5) She lists having warm feet as one of several necessary conditions for a female to desire sex. I don’t think that women would appreciate having their sexuality so limited and pre-defined. I’m pretty sure that in BDSM cold feet are the least of a woman’s physical discomfort. How could you possibly tell someone when they can and cannot desire sex? How could you presume to understand human sexuality? I’m sure they’ve replicated every conceivable sexual situation in the laboratory and tested it. Right.
6) Or maybe “calming down” in a relationship has nothing to do with nature or DNA. Conversely, maybe calming down romantically causes couples to be more likely to separate, which is ultimately detrimental to a child. Not much scientific rigor in this department.

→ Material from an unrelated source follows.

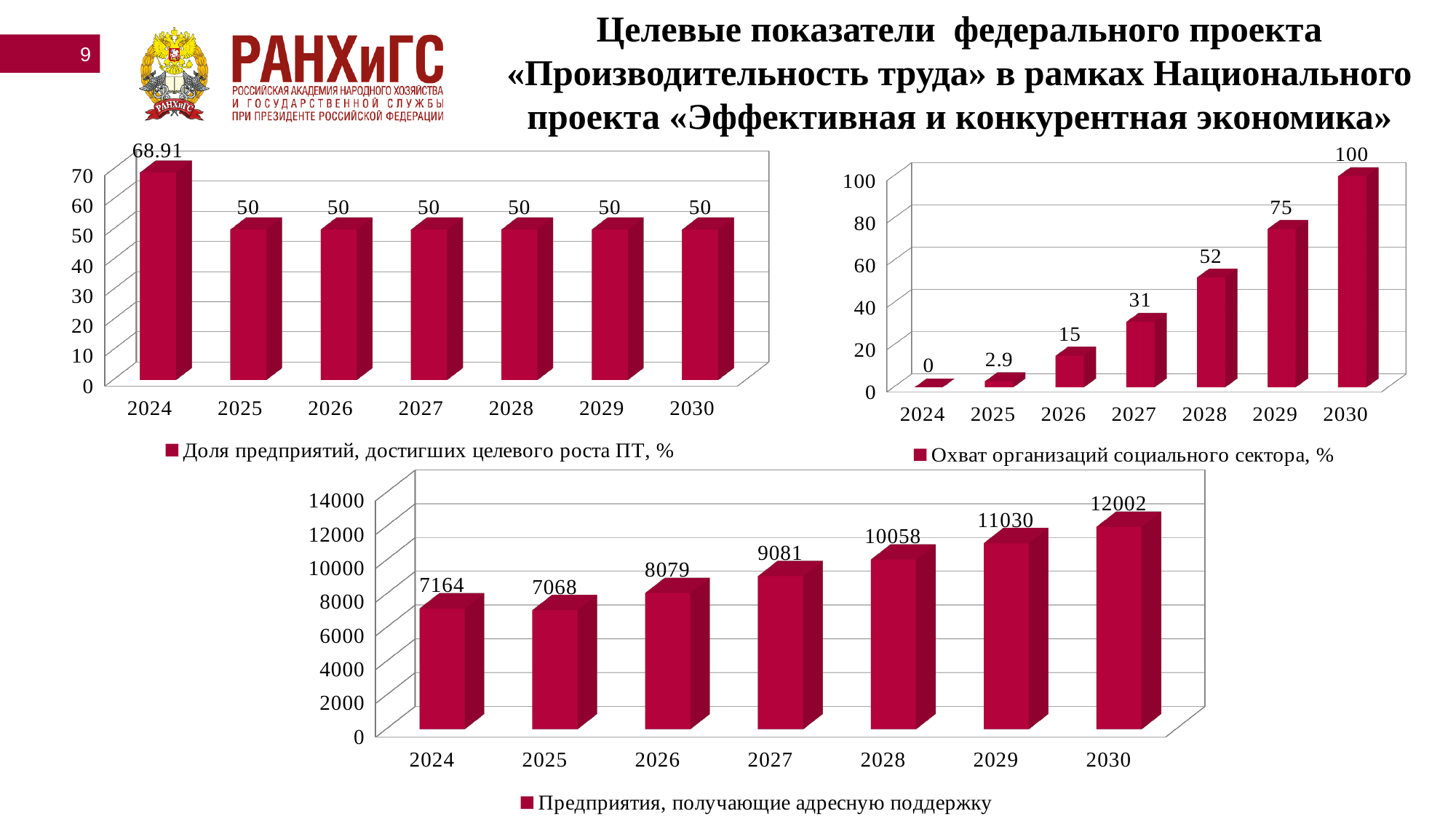
In the top-left chart (Доля предприятий, достигших целевого роста ПТ, %), what is the difference between the 2024 value and the 2025 value? 18.91 How many years are shown on the x axis of the bottom chart (Предприятия, получающие адресную поддержку)? 7 In the top-right chart (Охват организаций социального сектора, %), what is the value for 2027? 31 What type of chart is the top-right chart (Охват организаций социального сектора, %)? bar chart In the bottom chart (Предприятия, получающие адресную поддержку), what is the value for 2028? 10058 In the top-left chart (Доля предприятий, достигших целевого роста ПТ, %), which year has the highest value? 2024 In the bottom chart (Предприятия, получающие адресную поддержку), which year has the lowest value? 2025 In the top-right chart (Охват организаций социального сектора, %), do the values rise or fall from 2024 to 2030? rise In the bottom chart (Предприятия, получающие адресную поддержку), which is larger: the value for 2026 or the value for 2027? 2027 In the top-right chart (Охват организаций социального сектора, %), which year has the lowest value? 2024 In the top-left chart (Доля предприятий, достигших целевого роста ПТ, %), what is the value for 2024? 68.91 In the top-right chart (Охват организаций социального сектора, %), what is the difference between the 2030 value and the 2029 value? 25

7) The amount of bias that goes into choosing who is better at reading another human being is startling, and is fairly unscientific. Moreover, the notion that the female brain is somehow better designed to do this is simply unsupported, unless you call upon the infamous “communication centers” argument. Furthermore, the statement that men need to see tears to realize distress is a knee-slapper. Last, but certainly not least, if the idea that “women evolved to cry four times as much in order to get through to men who don’t notice any emotional signal except tears” can be considered scientifically valid, then the idea that humans developed ears solely so that they could wear earrings and look like Oprah is also equally valid. Or maybe women cry more than men because, unlike men, none of their childhood friends called them a pathetic wuss loser who cries like a girl. Maybe it has nothing to do with DNA and has everything to do with socialization. Just maybe?
9) Even if all the scientific claims about menopause are correct, it does not translate to “unwiring” the mother part of the brain. Again, assumptions are being made that behaviors are the result of autonomous parts of the brain, and that what makes a woman motherly is controlled by some chemical. So it’s a chemical that makes girls say “awwhhh” when they see a cute, cuddly little thing? I don’t think so.
10) So now we know what it is that makes people gay! An MRI can easily show that a person is “wired for same sex attraction,” as she seems unashamed of proclaiming. I always thought that a person’s sexual orientation and preferences were a complex result of individual personality, socialization and development, and biology, none of which were well understood by scientists. But no, apparently it’s a simple result of “brain wiring” that varies predictably between the sexes. Pseudoscience is making a comeback!
In Brizendine’s book, you can clearly see all four of the main elements of pseudoscience coming into play. She misunderstands the science that she reads, and therefore makes improper assumptions. She is not true to the original sources, and therefore misrepresents the actual scientific data produced by a study. She makes assumptions that could violate causality, and thereby misattributes factors that are correlatively related (as in assuming that the special chemical balance of the female brain causes mothers to love their children and not the other way around: that parental love causes the release of dopamine, not that dopamine causes parental love). And most saliently, she is highly predisposed to bash the male brain and laud the female brain. Thus she takes every opportunity to slant the the already warped facts so that the female brain appears more different from and better than the male brain than it actually is. This is pseudoscience.